Without her volition, her hand flew out. She slapped him with the full force of her arm.
Disbelief in his eyes, he cupped his reddening cheek.
She shook out her skirts like a woman removing the paw print of a troublesome dog. An uncouth, offensive, loathsome dog, and she was insulting dogs by comparing them to Jude. Leaning over, she pulled the reticule from underneath the dressing table. “It was right where you kicked it last night.” She threw the purse at him and consumed by her wrathful fire, she said, “Now—do go save the queen, and don’t ever come near me again.”

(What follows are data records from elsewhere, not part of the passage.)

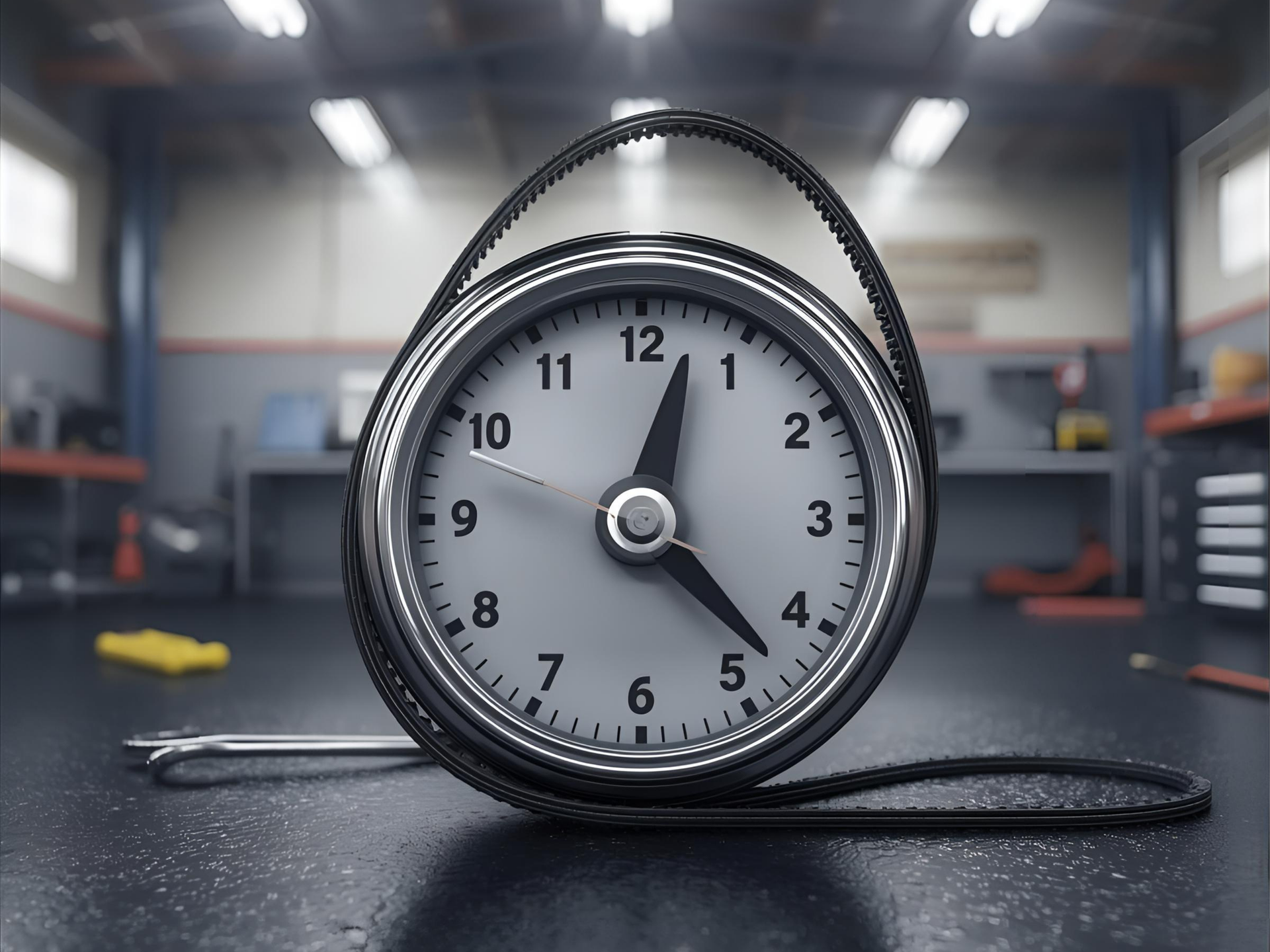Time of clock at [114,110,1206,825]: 12:22
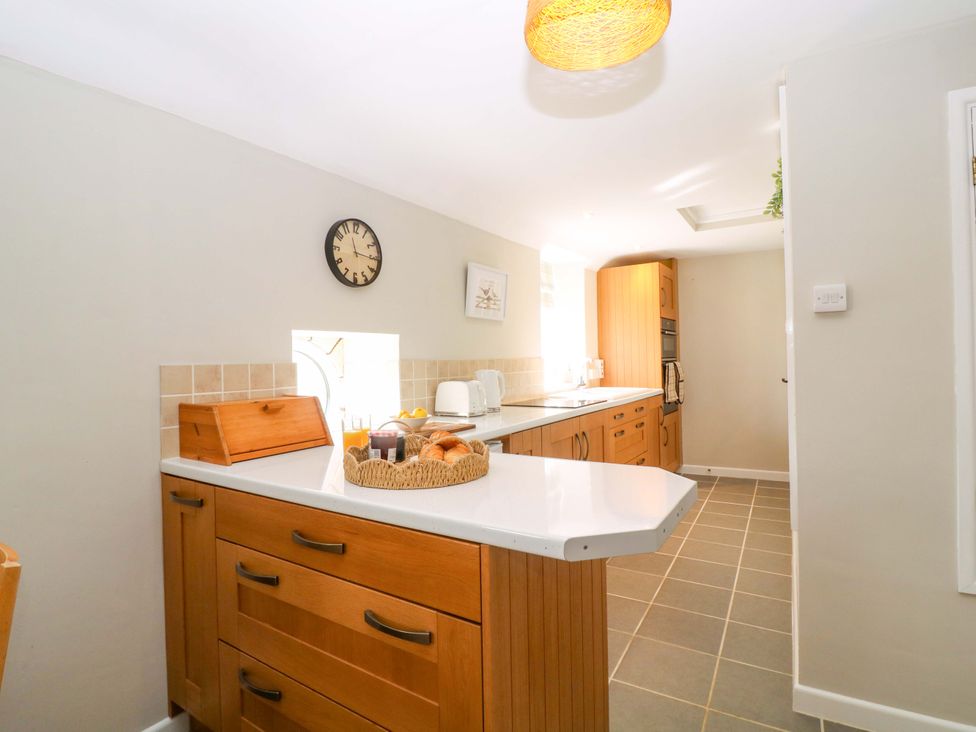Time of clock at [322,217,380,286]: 11:15
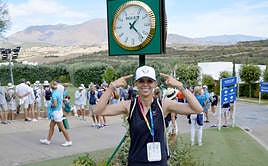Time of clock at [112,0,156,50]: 1:22
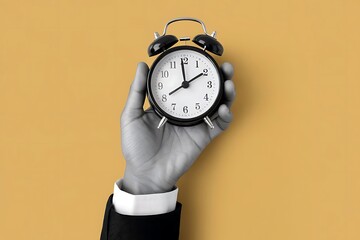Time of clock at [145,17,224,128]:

He seemed remarkably unimpressed with her ultimatum, for he opened her reticule. He removed the slip of paper. He read the message, and in a distracted voice said, “Stay here. You’ll be safe. Gloriana Dollydear was shot because de Guignard told her their secret location. I don’t want you shot for the same reason.”
“I’m not going to follow you.” She hoped her scorn hid her anguish. “I may be stupid, but I know when I’m not wanted.”
“That’s where you’re wrong.” Dropping the note on the floor, he tugged her into his arms and held her prisoner against his body. His lips touched hers, as he said, “I will always want you.”
He took her mouth in a fierce kiss that sabotaged her wrath and ignited her passions. She responded without thought, without resistance, showing the love she denied.
Why not? It was the last time. She embraced him, tasted him, while he savaged her mouth as if he wanted to impress himself on her.